● How to complete this task
Comb the records below for the string "from" and copy each line where it turns up.

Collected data
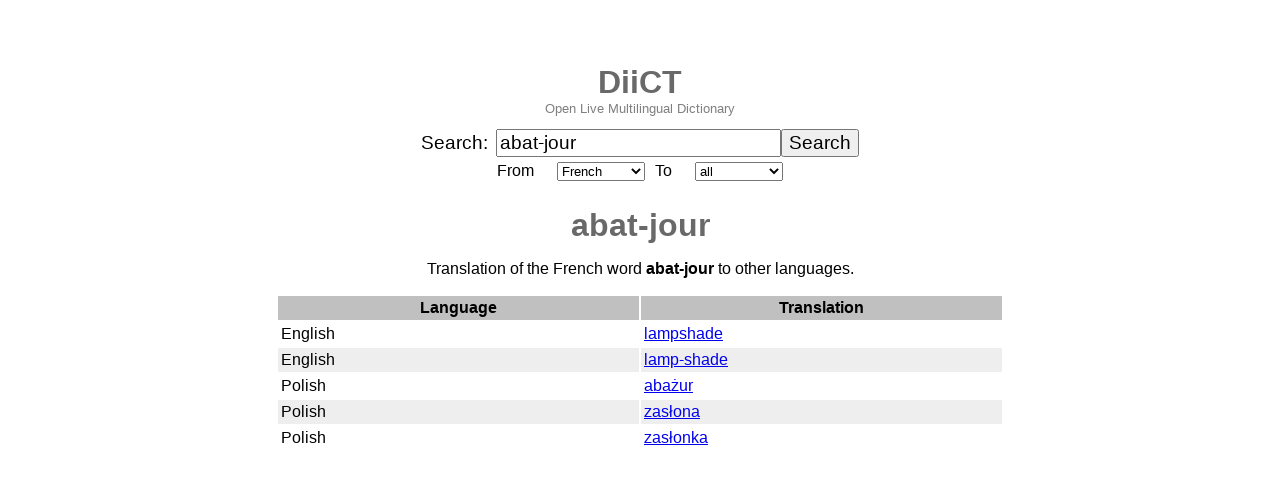

--- FILE ---
content_type: text/html; charset=UTF-8
request_url: https://diict.com/fr/abat-jour
body_size: 1956
content:
<!DOCTYPE html>
<html lang="en">
<head>
<title>abat-jour | Online French Dictionary | DiiCT</title>
<meta charset="utf-8">
<meta name="viewport" content="width=device-width, initial-scale=1">
<meta name="description" content="abat-jour - translation of the word abat-jour from French to other languages at DiiCT.com - a free multilingual online dict. Translate abat-jour.">
<meta name="keywords" content="dictionary">
<meta name="robots" content="index,follow,noarchive">
<meta property="og:type" content="article">
<meta property="og:title" content="abat-jour | Online French Dictionary | DiiCT">
<meta property="og:image" content="https://diict.com/images/free-online-multilingual-dictionary-diict-open-dict.webp">
<meta property="og:url" content="https://diict.com/fr/abat-jour">
<meta property="og:description" content="abat-jour - translation of the word abat-jour from French to other languages at DiiCT.com - a free multilingual online dict. Translate abat-jour.">
<link rel="icon" href="/favicon.ico">
<link rel="canonical" href="https://diict.com/fr/abat-jour">
<link rel="search" type="application/opensearchdescription+xml" title="DiiCT Search" href="/search/diictsearch.xml">
<script async src="https://www.googletagmanager.com/gtag/js?id=G-R3X3WXD6JW"></script>
<script>
window.dataLayer = window.dataLayer || [];
function gtag(){dataLayer.push(arguments);}
gtag('js', new Date());
gtag('config', 'G-R3X3WXD6JW');
</script>
<script data-ad-client="ca-pub-0113441673686829" async src="https://pagead2.googlesyndication.com/pagead/js/adsbygoogle.js"></script>

<script type="application/ld+json">
{
  "@context": "http://schema.org",
  "@type": "WebPage",
  "name": "abat-jour | Online French Dictionary | DiiCT",
  "description": "abat-jour - translation of the word abat-jour from French to other languages at DiiCT.com - a free multilingual online dict. Translate abat-jour.",
  "url": "https://diict.com/fr/abat-jour",
  "inLanguage": "en",
  "publisher": {
    "@type": "Organization",
    "name": "DiiCT",
    "url": "https://diict.com/"
  },
  "potentialAction": {
    "@type": "ReadAction",
    "target": "https://diict.com/fr/abat-jour"
  }
}
</script>
<style>
body {
  font-family: Arial, sans-serif;
}
/* Mobile */
.container {
  max-width: 800px;
  margin: 0 auto;
  padding: 14px;
}
/* Tablet */
@media (min-width:600px) {
  .container {
    max-width: 800px;
    margin: 0 auto;
    padding: 20px;
  }
}
/* Desktop */
@media (min-width:900px) {
  .container {
    max-width: 800px;
    margin: 0 auto;
    padding: 24px;
  }
}
</style>
</head>
<body>
<div class="container">
<p style="text-align: center; margin-bottom: 0; padding-bottom: 0; font-size: 200%; font-weight: bold;"><a href="/" style="text-decoration: none; color: #696969;">DiiCT</a></p>
<p style="text-align: center; margin-top: 0; padding-top: 0; color: grey; font-size: 80%;">Open Live Multilingual Dictionary</p>

<form name="search" action="/" method="post">
<center>
<table border="0" cellspacing="0" cellpadding="0">
<tr><td width="75" style="font-size: 120%;">Search:</td>

<td><input type="text" name="q" id="word" size="24" style="font-size: 120%;" value="abat-jour"></td><td><input type="submit" value="Search" style="font-size: 120%;"></td></tr>
</table>

<table border="0" cellspacing="0" cellpadding="5">
<tr><td width="50">From</td><td><select name="from">
<option value="detect">detect</option><option value="en">English</option><option value="de">German</option><option value="fr" selected="selected">French</option><option value="ru">Russian</option><option value="pl">Polish</option><option value="es">Spanish</option><option value="it">Italian</option><option value="pt">Portuguese</option><option value="nl">Dutch</option><option value="hy">Armenian</option><option value="cs">Czech</option></select></td>
<td width="30">To</td><td><select name="to">
<option value="all" selected="selected">all</option><option value="en">English</option><option value="de">German</option><option value="fr">French</option><option value="ru">Russian</option><option value="pl">Polish</option><option value="es">Spanish</option><option value="it">Italian</option><option value="pt">Portuguese</option><option value="nl">Dutch</option><option value="hy">Armenian</option><option value="cs">Czech</option></select></td></tr>

</table>
</center>
</form>
<h1 style="text-align: center; margin-bottom: 0; padding-bottom: 0; color: #696969;"><span lang="fr">abat-jour</span></h1>
<p style="text-align: center;">Translation of the French word <strong><span lang="fr">abat-jour</span></strong> to other languages.</p>
<center><table border="0" cellspacing="2" cellpadding="3" width="728"><tr style="background-color: #c0c0c0;"><th align="center" width="50%"><b>Language</b></th><th align="center" width="50%"><b>Translation</b></th></tr>
<tr><td>English</td><td><a href="/en/lampshade"><span lang="en">lampshade</span></a></td></tr>
<tr style="background-color: #eeeeee;"><td>English</td><td><a href="/en/lamp-shade"><span lang="en">lamp-shade</span></a></td></tr>
<tr><td>Polish</td><td><a href="/pl/abażur"><span lang="pl">abażur</span></a></td></tr>
<tr style="background-color: #eeeeee;"><td>Polish</td><td><a href="/pl/zasłona"><span lang="pl">zasłona</span></a></td></tr>
<tr><td>Polish</td><td><a href="/pl/zasłonka"><span lang="pl">zasłonka</span></a></td></tr></table></center>
<p style="text-align: center;">Discover more translations in the <a href="/fr">French dictionary</a>.</p>
<p style="text-align: center; margin-bottom: 0; padding-bottom: 0; color: grey; font-size: 80%;"><a href="https://twitter.com/diict" target="_blank" style="text-decoration: none; color: grey;">Twitter</a> - <a href="https://www.linkedin.com/company/diict/" target="_blank" style="text-decoration: none; color: grey;">LinkedIn</a> - <a href="https://www.facebook.com/DiiCTHQ" target="_blank" style="text-decoration: none; color: grey;">Facebook</a> - <a href="https://www.youtube.com/channel/UC_ASpQ6rV8gx2WimMV0MgkQ?sub_confirmation=1" target="_blank" style="text-decoration: none; color: grey;">YouTube</a></p>
<p style="text-align: center; margin-bottom: 0; padding-bottom: 0; color: grey; font-size: 80%;">&copy; 2009 <a href="/" style="text-decoration: none; color: grey;">DiiCT</a> - <a href="/terms" style="text-decoration: none; color: grey;">Terms of Use</a> - <a href="/privacy" style="text-decoration: none; color: grey;">Privacy Policy</a> - <a href="/contact" style="text-decoration: none; color: grey;">Contact</a></p>
</div>
</body>
</html>


--- FILE ---
content_type: text/html; charset=utf-8
request_url: https://www.google.com/recaptcha/api2/aframe
body_size: 266
content:
<!DOCTYPE HTML><html><head><meta http-equiv="content-type" content="text/html; charset=UTF-8"></head><body><script nonce="5EbCf0RGDgX_7nDKLCpzaQ">/** Anti-fraud and anti-abuse applications only. See google.com/recaptcha */ try{var clients={'sodar':'https://pagead2.googlesyndication.com/pagead/sodar?'};window.addEventListener("message",function(a){try{if(a.source===window.parent){var b=JSON.parse(a.data);var c=clients[b['id']];if(c){var d=document.createElement('img');d.src=c+b['params']+'&rc='+(localStorage.getItem("rc::a")?sessionStorage.getItem("rc::b"):"");window.document.body.appendChild(d);sessionStorage.setItem("rc::e",parseInt(sessionStorage.getItem("rc::e")||0)+1);localStorage.setItem("rc::h",'1769219117618');}}}catch(b){}});window.parent.postMessage("_grecaptcha_ready", "*");}catch(b){}</script></body></html>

● Response area
<meta name="description" content="abat-jour - translation of the word abat-jour from French to other languages at DiiCT.com - a free multilingual online dict. Translate abat-jour.">
<meta property="og:description" content="abat-jour - translation of the word abat-jour from French to other languages at DiiCT.com - a free multilingual online dict. Translate abat-jour.">
  "description": "abat-jour - translation of the word abat-jour from French to other languages at DiiCT.com - a free multilingual online dict. Translate abat-jour.",
<tr><td width="50">From</td><td><select name="from">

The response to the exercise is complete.